Bagi sektor pariwisata, kelapa adalah bintang. Dari Bali, Labuan Bajo, Raja Ampat, sampai Mandalika-turis lokal dan mancanegara selalu disuguhi air kelapa muda sebagai simbol keotentikan tropis.

Kelapa memang lumrah masuk dalam berbagai sektor di Indonesia, termasuk pariwisata. Indonesia adalah negara penghasil kelapa terbesar di dunia. Tahun 2023, total produksinya mencapai 17,97 juta ton, menyalip Filipina dan India. Kelapa segar dan kering kita juga merajai ekspor global.

Tapi ironisnya, dari 3,5 juta hektar kebun kelapa di 2017, kini menyusut jadi 3,3 juta hektar. Produksi perlahan turun. Banyak petani membiarkan pohon tua tak dipupuk, tak dipanen maksimal. Peremajaan kelapa pun jalan tersendat.

Akibatnya industri pengolahan kelapa di hilir mulai megap-megap. Antara mencatat data HIPKI, belasan perusahaan hanya bisa beroperasi sepertiga dari kapasitas pabrik. Ribuan karyawan dirumahkan. Ratusan miliar potensi ekspor pun menguap.

Dengan kondisi itu, Kementerian Pariwisata dan Kementerian Ekonomi Kreatif perlu ikut turun tangan. Tak cukup hanya mempromosikan destinasi, tapi juga mendukung keberlangsungan bahan baku otentik yang jadi identitas rasa dan suasana wisata tropis Indonesia.

“Saat lebaran sangat terdampak, Harga satu butir Rp 35 ribu. Sampai sekarang harga belum stabil. Kalau dirunut, kenaikan harga kelapa yang mulai beranjak naik sejak pertengahan puasa,” kata Tito Yonaniko, pemilik usaha Rendang Yonaniko, dalam perbincangan dengan infoTravel, Senin (21/4/2025).
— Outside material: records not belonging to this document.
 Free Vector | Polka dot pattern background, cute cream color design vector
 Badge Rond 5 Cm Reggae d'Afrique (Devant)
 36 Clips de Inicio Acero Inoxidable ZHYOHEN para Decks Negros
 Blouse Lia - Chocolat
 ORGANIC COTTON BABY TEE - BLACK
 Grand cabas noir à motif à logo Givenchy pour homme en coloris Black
“Dampak kenaikan harga itu terasa sangat lama buat UKMK, yang bahan dasar usahanya menggunakan kelapa. Contoh usaha rendang saya ini. Kami tidak bisa langsung menaikkan harga jual produk. Di saat bersamaan kami juga tidak mungkin menurunkan kualitas produksi,” kata Niko lagi.
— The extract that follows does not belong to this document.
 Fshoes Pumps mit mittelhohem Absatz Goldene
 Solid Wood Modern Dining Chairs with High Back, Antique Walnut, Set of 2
Sudah harganya mahal, ternyata stok kelapa tua, yang dibutuhkan untuk mengolah rendang juga tidak sesuai standar. Niko mengatakan dalam sepekan dia membutuhkan 50-100 butir kelapa per pekan untuk memenuhi usahanya.

“Kadang kala kelapa yang dilempar ke pasaran adalah kelapa kategori muda, padahal yang dibutuhkan untuk produksi rendang jenis kelapa tua (santan). Sulit, Kami tidak bisa dan tidak mungkin melakukan substitusi bahan, misalnya dengan santan kemasan, itu akan mempengaruhi kualitas dan kuantitas produk dan produksi,” dia menjelaskan.
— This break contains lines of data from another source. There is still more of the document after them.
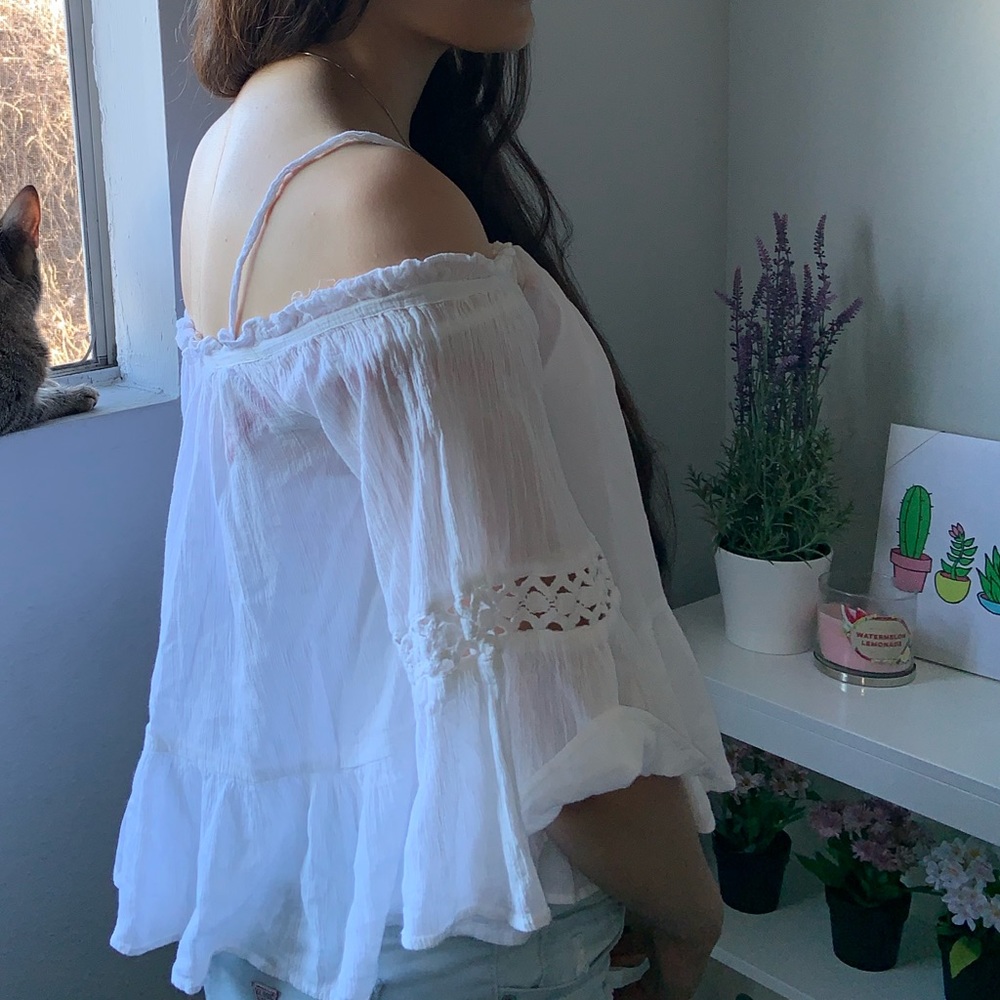 Zara Boho flare sleeve loose fitted shirt - Picture 4 of 6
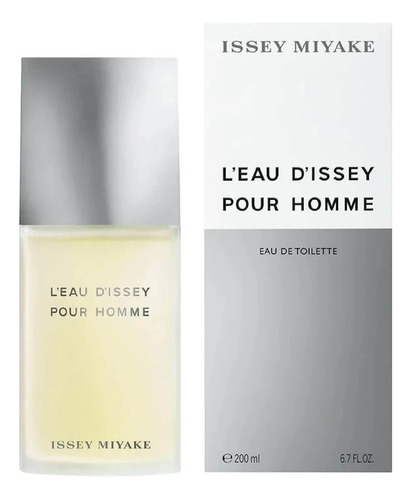 Perfume Importado Masculino Issey Miyake 200ml Edt L'eau D'issey Original Lacrado Com Selo Adipec E Nota Fiscal Pronta Entrega 100% Original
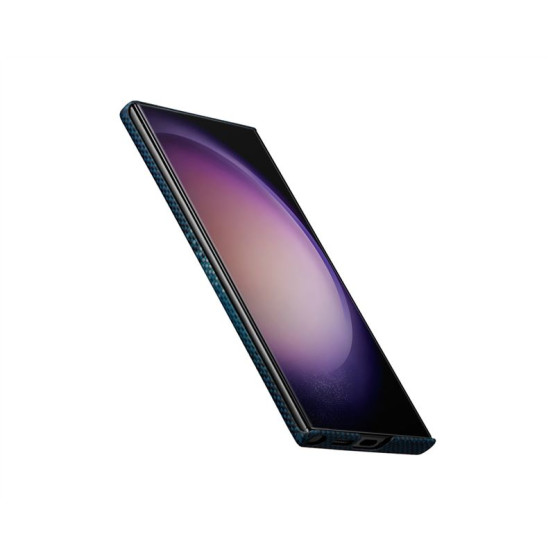 Гръб Pitaka MagEZ 4 case за Samsung Galaxy S24 Ultra - Moonrise, син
Sementara itu, Ketua PHRI DKI Jakarta Sutrisno Iwantoro mengatakan sejauh ini belum ada keluhan dari hotel atau pun restoran. Hanya saja, kondisi itu secara otomatis mempengaruhi harga jual dan kesediaan barang yang dibutuhkan, cepat atau lambat.

“Setelah diekspor suplainya berkurang, barang langka harga naik, maka industri yang memerlukan kelapa jadi kesulitan mendapatkan kelapa. Kelangkaan barang itu menyebabkan harga bahan baku naik dan bikin harga barang jadi naik,” ujar dia.

Niko dan Sutrisno sama-sama berharap pemerintah menstabilkan harga kelapa dan menciptakan mekanisme perlindungan harga bahan baku bagi UMKM agar lebih tahan terhadap fluktuasi pasar.

“Semoga masalah ini segera diselesaikan oleh pemerintah,” kata Niko.